Worship, with its music, its words and its ceremonial, is an
end in itself - an act directed to God - an act involving
reflection, learning, penitence and abasement, exhilaration,
praise, thanksgiving and offering, offering of self and, in a
Christian context, the supreme privilege of bringing to the
divine remembrance the sacrifice of Christ for the sins of the
world, a sacrifice which brings all other acts of worship into
itself and gives them a value that no human offering could
ever match, with or without music.
And church music is ecumenical. We use music from just
about all Christian traditions - Eucharistic settings by
Roman Catholic as well as Anglican musicians, hymns from
just about every tradition you could name; and conversely
Anglican music is used widely in other churches. A bit of
Vatican gossip I picked up only today from an English
newspaper is that Pope Benedict XVI , who is very musical,
was very impressed with the ceremony and music in
Westminster Abbey on his recent visit to England and has
been acquiring CDs of English choral music.
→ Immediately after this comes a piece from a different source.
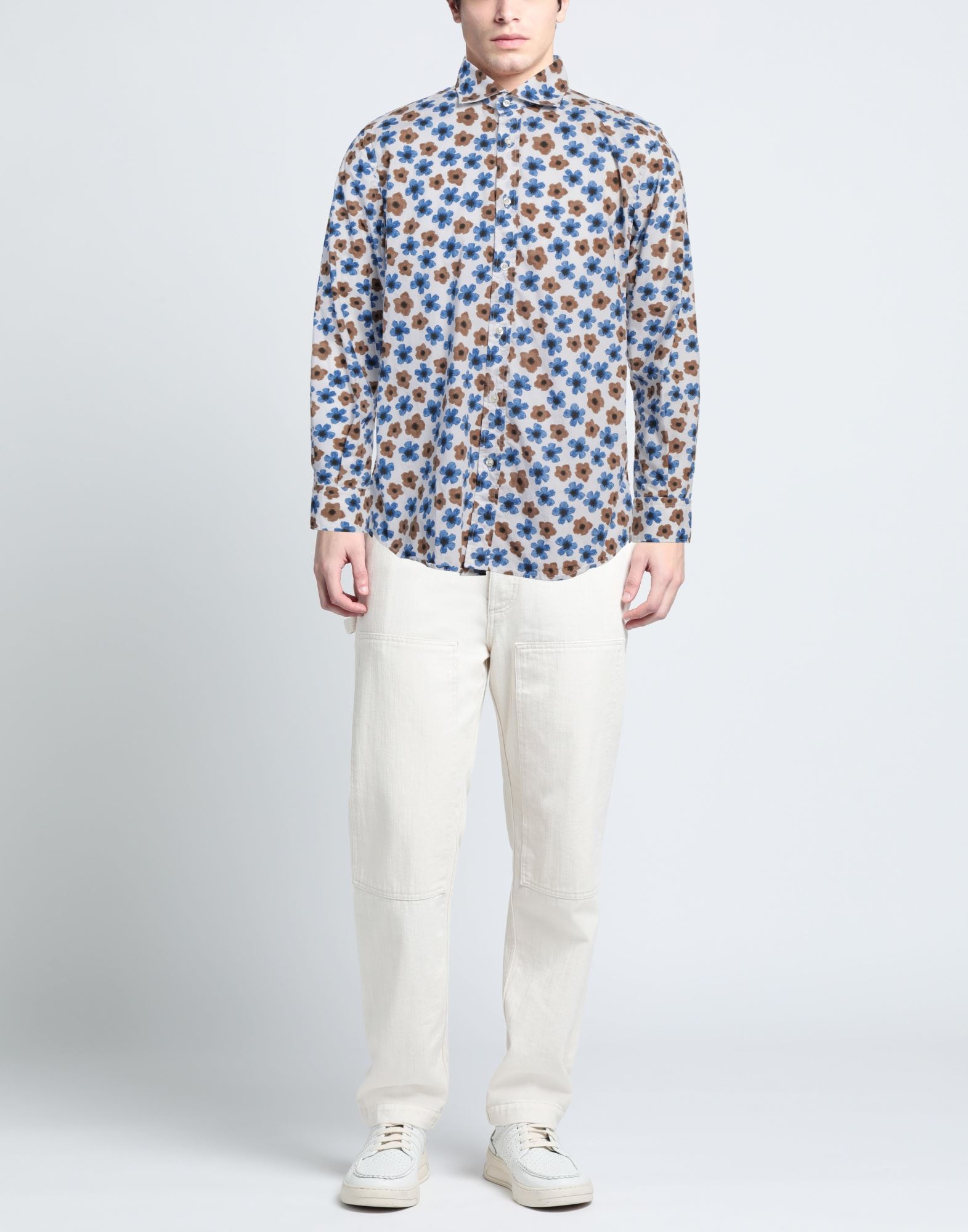  Portofiori - Tops - Hemden - On Yoox.com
Of course prayer and the offering of the Eucharist or
Evening or Morning Prayer are all fully authentic without
music. Most worship and most prayer is in fact offered
without the benefit of music, but it was well said by St
Augustine in the fourth century “Who sings, prays twice.”
Qui cantat bis orat. And if those who sing pray twice then
those whom their singing inspires, although silent, assuredly
pray better. What a privilege then to be in a church choir - to
offer one’s voice as well as one’s mind and body to God, in
an earthly anticipation of what will be the joy of heaven
itself, and to lead and inspire others in the joy of worship
through music “the greatest good that mortals know, and all
of heaven we have below.”
Let us thank God for the gift of music and for the music we
enjoy in our worship, praying that it may indeed tune our
souls to the melodies of heaven. Amen.